Category Archives: Incident Management

WordPress website error site reverting to old version

I have been noticing an intermittent problem with this website over the last 6 months or so where the site was reverting to a very old version of the site that showed my old design log and only old posts. At first I thought I had a cache problem on my pc and attempted to flush my local dns hoping that would resolve the issue. The problem manifested itself across multiple machines so I quickly realized that was not the solution but did not seek a more permanent fix since the problem was very intermittent in nature and I have been extremely busy (not a good excuse). When the problem reoccurred today I had finally had enough and logged a ticket with my web hosting support company to work on a permanent resolution.

Problem: Website for this site was having a problem and was reverting to an old version of the site (with an old logo design) and only showing posts as of 1/2012 and older.

Impact: Site design looked dated and visitors were not seeing the improved design/layout of the site or the new material posted on the site. I also suspect this hurt the site from a search engine perspective and lost traffic due to the site appearing old due to lack of new content.

Actions taken to attempt resolution: Thought problem was DNS related so flushed my local dns cache but realized something broader was going on when problem was found across multiple machines. Attempted to research problem using google search engine but most guidance was regarding webmaster tools related options and did not seem applicable. After failing to find a satisfactory fix I logged a support ticket with my webhosting provider.

Root Cause: I had to provide my webhosting technical assistance people admin access to the site and specify what database was used by the site. I created a unique temporary account/password for them and they completed the analysis and resolution very quickly. The root cause of my problem was found to be a corrupted WordPress table and once this table was repaired using the PhpMyAdmin tool the site is now displaying as it should be.

Lessons learned: Do not wait extended periods of time to deal with a problem. I could have had this issue resolved much sooner if I would have taken immediate action and logged a support ticket. The lunarpages support team was very helpful and quickly solved this issue once I provided them the needed access and confirmed the database id.

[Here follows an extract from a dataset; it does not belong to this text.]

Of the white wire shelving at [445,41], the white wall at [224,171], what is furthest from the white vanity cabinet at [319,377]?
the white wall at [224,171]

Information Security Implications: As mentioned above I had to provide site admin credentials to the technical support team to troubleshoot the problem. I followed the following security best practices during the interaction:

  • Had a full backup of my site before the work began
  • Created a unique temporary admin account just for this purpose
  • Deleted the account as soon as my support ticket was closed out successfully

This turned out to be a pretty good operational/security case study so I thought it would be useful to document and share.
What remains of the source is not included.